Na noite seguinte viu-se a casa toda iluminada, respirando suaves aromas, e suando Angélico Cânticos. Divulgou-se o caso, e então a Santa Partícula foi levada para a Paróquia de Santo Estêvão, onde depois se achou metida numa Âmbula de cristal por mão Superior.
Até hoje se conserva incorrupta, obrando prodígios tão frequentes e públicos, que a devoção dos fiéis lhe chama por toda a parte o Santo Milagre.
2º
(Refere este caso Jorge Cardoso no Agiológio Lusitano Tom. 3º) Aconteceu no ano de 1362 na Cidade de Coimbra, no Reinado do Senhor D. Pedro I, suposto o Autor citado o atribua ao Senhor D. João I, o que se deve reputar erro de imprensa, por que ElRei D. Pedro I reinou até ao princípio do ano de 1367, seguindo-se o Senhor D. Fernando, e depois o Senhor D. João I (Mestre de Avis), que foi aclamado Rei nas Côrtes de Coimbra em 1385.
O Vaso Sagrado foi roubado do Sacrário da Catedral da dita Cidade, com cinco Formas Consagradas, por um mancebo induzido, e comprado por um Judeu. Descobriu-se o delinquente, e foi punido com a morte. [o punido com morte foi o cristão, e não o judeu]

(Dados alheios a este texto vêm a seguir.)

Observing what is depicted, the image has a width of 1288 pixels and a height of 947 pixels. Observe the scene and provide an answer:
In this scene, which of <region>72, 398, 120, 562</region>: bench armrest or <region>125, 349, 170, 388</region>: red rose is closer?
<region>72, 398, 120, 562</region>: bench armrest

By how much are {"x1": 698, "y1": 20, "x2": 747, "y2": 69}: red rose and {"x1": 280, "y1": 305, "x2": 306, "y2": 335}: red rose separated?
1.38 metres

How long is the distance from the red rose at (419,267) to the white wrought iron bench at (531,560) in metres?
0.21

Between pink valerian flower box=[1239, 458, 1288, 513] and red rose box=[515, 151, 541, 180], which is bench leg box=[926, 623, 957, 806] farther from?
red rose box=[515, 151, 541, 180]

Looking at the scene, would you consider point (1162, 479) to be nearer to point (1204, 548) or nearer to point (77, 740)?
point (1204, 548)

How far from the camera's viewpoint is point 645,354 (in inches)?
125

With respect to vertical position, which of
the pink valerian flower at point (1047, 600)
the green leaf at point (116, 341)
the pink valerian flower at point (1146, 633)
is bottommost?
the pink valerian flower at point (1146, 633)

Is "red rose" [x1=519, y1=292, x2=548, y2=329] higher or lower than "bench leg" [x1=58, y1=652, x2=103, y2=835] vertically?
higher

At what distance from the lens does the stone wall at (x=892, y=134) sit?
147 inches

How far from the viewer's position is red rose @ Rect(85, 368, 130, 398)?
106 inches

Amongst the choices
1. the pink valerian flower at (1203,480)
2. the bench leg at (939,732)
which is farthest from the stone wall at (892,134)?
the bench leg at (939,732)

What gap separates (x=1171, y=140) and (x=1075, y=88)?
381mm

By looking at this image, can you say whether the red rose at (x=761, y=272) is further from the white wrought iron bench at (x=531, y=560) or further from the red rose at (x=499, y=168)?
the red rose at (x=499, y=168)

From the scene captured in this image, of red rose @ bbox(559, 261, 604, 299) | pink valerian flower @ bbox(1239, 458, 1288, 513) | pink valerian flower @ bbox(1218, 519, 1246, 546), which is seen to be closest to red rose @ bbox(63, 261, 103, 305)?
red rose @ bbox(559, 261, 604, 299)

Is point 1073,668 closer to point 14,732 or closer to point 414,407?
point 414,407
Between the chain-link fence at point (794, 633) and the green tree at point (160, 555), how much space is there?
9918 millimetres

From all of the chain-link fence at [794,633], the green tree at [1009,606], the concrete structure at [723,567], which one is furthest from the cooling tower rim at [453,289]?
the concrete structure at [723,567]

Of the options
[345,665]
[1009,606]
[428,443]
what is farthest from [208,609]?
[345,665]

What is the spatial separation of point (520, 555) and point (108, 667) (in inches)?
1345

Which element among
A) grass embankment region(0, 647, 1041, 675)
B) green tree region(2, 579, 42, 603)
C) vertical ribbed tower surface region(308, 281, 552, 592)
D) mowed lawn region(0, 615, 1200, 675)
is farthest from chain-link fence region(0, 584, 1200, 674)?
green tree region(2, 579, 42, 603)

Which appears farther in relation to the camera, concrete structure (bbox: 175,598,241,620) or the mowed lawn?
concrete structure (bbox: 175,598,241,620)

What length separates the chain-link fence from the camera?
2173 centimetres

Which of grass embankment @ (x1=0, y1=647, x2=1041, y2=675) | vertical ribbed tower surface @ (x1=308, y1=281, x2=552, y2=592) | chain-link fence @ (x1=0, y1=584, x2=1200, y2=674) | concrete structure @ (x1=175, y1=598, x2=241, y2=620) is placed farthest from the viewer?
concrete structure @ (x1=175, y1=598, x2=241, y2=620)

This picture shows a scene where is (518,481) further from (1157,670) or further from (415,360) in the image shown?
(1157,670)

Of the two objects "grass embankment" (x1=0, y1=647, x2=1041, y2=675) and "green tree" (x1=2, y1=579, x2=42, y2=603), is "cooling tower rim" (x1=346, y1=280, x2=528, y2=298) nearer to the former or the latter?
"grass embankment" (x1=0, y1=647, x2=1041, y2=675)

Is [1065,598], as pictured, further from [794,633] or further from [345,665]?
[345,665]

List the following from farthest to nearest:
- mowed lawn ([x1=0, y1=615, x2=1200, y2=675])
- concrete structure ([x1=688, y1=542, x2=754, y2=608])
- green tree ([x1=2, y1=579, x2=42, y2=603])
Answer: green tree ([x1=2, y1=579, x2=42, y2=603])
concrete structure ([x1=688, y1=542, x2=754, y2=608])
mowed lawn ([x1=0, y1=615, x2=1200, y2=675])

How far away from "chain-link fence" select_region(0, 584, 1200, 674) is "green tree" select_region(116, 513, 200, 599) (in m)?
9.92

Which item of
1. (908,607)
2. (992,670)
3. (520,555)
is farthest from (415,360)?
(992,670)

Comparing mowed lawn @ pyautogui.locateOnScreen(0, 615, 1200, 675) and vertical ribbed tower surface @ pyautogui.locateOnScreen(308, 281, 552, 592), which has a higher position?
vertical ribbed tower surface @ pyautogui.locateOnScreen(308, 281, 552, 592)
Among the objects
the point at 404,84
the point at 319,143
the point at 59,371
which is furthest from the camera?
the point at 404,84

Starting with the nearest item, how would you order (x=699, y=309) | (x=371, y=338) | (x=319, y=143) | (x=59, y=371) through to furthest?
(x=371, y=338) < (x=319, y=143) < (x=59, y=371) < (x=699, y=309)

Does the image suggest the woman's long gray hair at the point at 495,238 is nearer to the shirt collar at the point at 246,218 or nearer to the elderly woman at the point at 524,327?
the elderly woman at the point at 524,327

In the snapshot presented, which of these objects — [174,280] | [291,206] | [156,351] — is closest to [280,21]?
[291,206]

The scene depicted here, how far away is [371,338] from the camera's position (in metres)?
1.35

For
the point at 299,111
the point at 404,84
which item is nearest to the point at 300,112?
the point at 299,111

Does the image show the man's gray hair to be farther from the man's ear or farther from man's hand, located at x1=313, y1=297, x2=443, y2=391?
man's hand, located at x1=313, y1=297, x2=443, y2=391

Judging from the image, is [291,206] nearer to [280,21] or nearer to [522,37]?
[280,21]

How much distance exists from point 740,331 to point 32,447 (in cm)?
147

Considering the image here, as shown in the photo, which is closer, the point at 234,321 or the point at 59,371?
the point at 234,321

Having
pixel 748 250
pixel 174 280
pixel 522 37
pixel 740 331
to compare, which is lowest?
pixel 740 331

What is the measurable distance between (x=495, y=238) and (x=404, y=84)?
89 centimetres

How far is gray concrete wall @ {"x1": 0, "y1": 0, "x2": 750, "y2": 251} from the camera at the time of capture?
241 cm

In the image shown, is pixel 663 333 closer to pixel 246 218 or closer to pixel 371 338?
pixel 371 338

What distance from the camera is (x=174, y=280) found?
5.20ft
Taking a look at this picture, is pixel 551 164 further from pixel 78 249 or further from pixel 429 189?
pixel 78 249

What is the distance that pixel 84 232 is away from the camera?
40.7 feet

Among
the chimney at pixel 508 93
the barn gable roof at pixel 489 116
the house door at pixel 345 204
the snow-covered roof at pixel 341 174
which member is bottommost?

Fez-se por este motivo uma solene Procissão, em que o Bispo levou para a Sé as Sagradas Formas, tiradas do lugar onde tinham sido enterradas pelo Judeus. Uma Portuguesa rica, chamada Ana Afonso, fundou ali uma Capela, com uma Irmandade, e Hospital; e, para ficar em memória, lhe deu a invocação do Corpo de Deus (Ficava esta Capela nas costas do Mosteiro de Santa Cruz).
3º
Aconteceu em Lisboa a 11 de Dezembro de 1552. Estando um Sacerdote a celebrar Missa, na Real Capela, na presença DelRei D. João III, entrou um Inglês herege, e tanto que o Sacerdote Consagrou a Hóstia, se arremessou ao Altar, e a tirou das mãos do Sacerdote, vertendo o Vinho do Cálice, que ainda estava por consagrar.
Apenas isto se observou, desembainharam os Fidalgos, e Criados do paço as espadas para matarem ao herege; mas ElRei os suspendeu, ordenando que unicamente lhe tirassem das mãos sacrílegas o Santíssimo Sacramento. Foi o réu preso, e castigado como merecia tão horrendo atentado. A Côrte, e o Reino se cobriram de luto, fizeram-se penitências, e muitas demonstrações públicas de sentimento: ElRei mandou fechar todas as janelas do Paço, e todos os Tribunais da Côrte, e até à sua morte sempre ficou conservando o luto.